In choosing the 63-year-old Robert Fiske, a former federal attorney and now partner in a top Wall Street law firm, Mrs Reno has picked a highly respected lawyer with wide experience in financial cases to lay bare the truth of a tale that has become a huge embarrassment for the President, even though both Clintons insist they did nothing wrong.
Mr Fiske said yesterday he considered no aspect of the affair off-limits, including the possibly connected suicide of the White House aide Vince Foster last July. He expects to interview both Clintons under oath and will appoint his own team of lawyers to underline his complete independence from the government.
The controversy, which first surfaced during the 1992 campaign, involves Governor Clinton's dealings with the Madison Guaranty savings bank of Little Rock, which failed in 1989 and whose chairman jointly owned the Whitewater real estate venture with the Clinton couple.
At issue is whether the Clintons shielded the bank from federal scrutiny in return for personal or political funding. Some of this money, it has been alleged, may have been funnelled through Whitewater.
Mr Fiske indicated that he would examine not only Madison and Whitewater but also the related matter of Capital Management, an Arkansas investment company whose former head claims he was pressed by the then Governor to lend dollars 300,000 (pounds 200,000) of private and public money to prop up Whitewater and Madison in the mid-1980s.
Yesterday's announcement is the end-product of a political clamour that last week finally obliged the Clintons to abandon their previous refusal to countenance a special counsel.
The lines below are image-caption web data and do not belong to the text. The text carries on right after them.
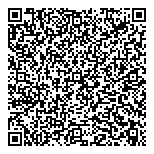 mii qr code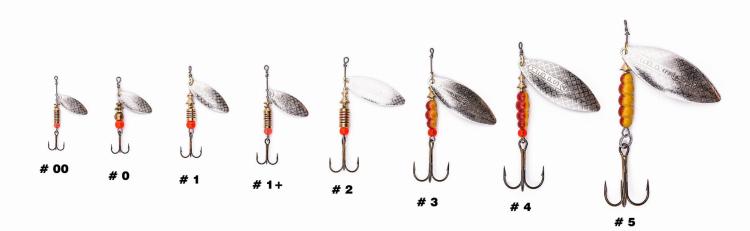 aglia long razem 1.jpg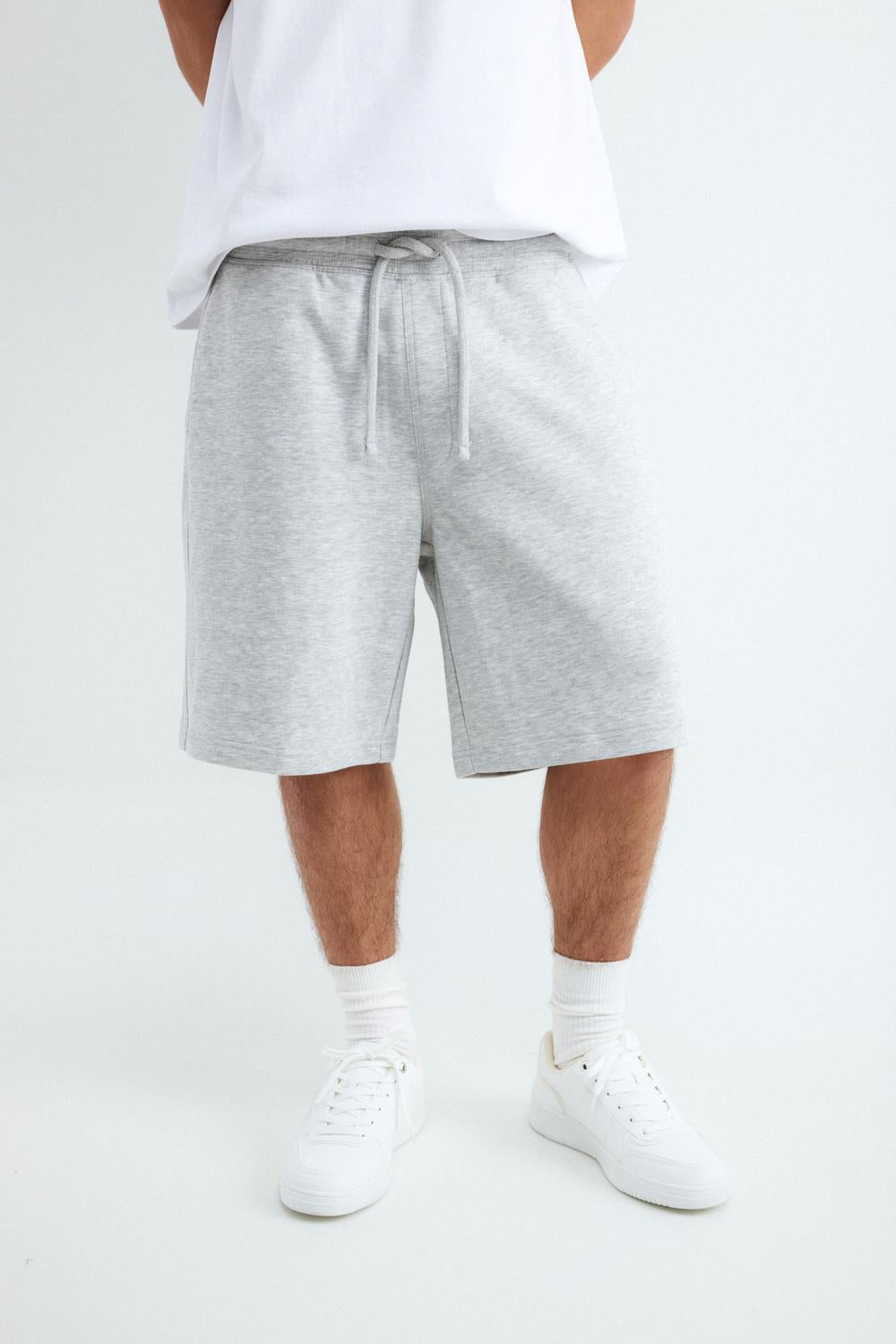 model_back_BEgRxEkgz1hwD1n7kWMQFPD3gP17_preview.jpg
That resistance, it is widely believed, stemmed less from Mr Clinton than from his wife. As attorney representing Madison in its dealings with the Arkansas authorities, she is probably more knowledgeable about 'Whitewater' than Mr Clinton, and at least as vulnerable to conflict of interest charges.
For the Clintons there is now at least the prospect of a little peace on the Whitewater front as the strictly secret independent counsel investigation proceeds. Yesterday brought the comfort, too, that for all the recent hubbub over his private and financial life, his approval rating is a solid 54 per cent - as good as or better than most of his predeccessors after their first year in office.